# Looking for collegues of my dad, Alan Thomson, Ben Line



## Thomo1966 (Jan 22, 2012)

Hi,

I'm looking for anyone who may have known my dad Alan Thomson during his time with Ben Line. He was with them for many years finally as Chief Engineer before transferring to their drilling company Atlantic Drilling in the late 70's after an operation on his back.

He is not so spry as he used to be and has missed the last couple of annual reunions in Edinburgh due to ill health and could do with some cheering up.

I've found lots of photos of ships he used to sail on that I will print off and take round to him.

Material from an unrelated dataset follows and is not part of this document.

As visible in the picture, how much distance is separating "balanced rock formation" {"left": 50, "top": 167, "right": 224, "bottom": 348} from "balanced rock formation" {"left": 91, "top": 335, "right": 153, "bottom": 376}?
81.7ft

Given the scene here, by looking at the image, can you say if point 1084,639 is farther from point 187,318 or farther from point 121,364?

Anyone who has any stories of photos would be most appreciated.

Peter Thomson


----------



## forthbridge (Jun 28, 2007)

I remember your dad well. I will send you a private messge when i can figure out how to do it after i get back from London.

David Toshack


----------



## R58484956 (Apr 19, 2004)

Greetings *Peter* and welcome to* SN*. Bon voyage.


----------



## Mike Hemmington (Jan 22, 2012)

*Alan Thompson*

Hi Peter, Yes I think I remember your Dad, if I'm right he was the 2 engr on the Benattow (65/66) I at the time was a junior engr, mention to your dad if he remembers stopping the engineers tap in Rotterdam. We had been accused by the Dutch Officers of throwing empty beer cans at the Dutch submarine in the next drydock, in actual fact it wasn't us Ben Line boys who petled empties at the sub', we had given the subs' sailors a case of beer, they must have gone down aft of their sub' drunk the beer and tried to get rid of the evidence by chucking the emties out via the aft torpedo tube. However not wishing to cause a scene we took it on the chin.

Regards to you and your Dad.

Mike


----------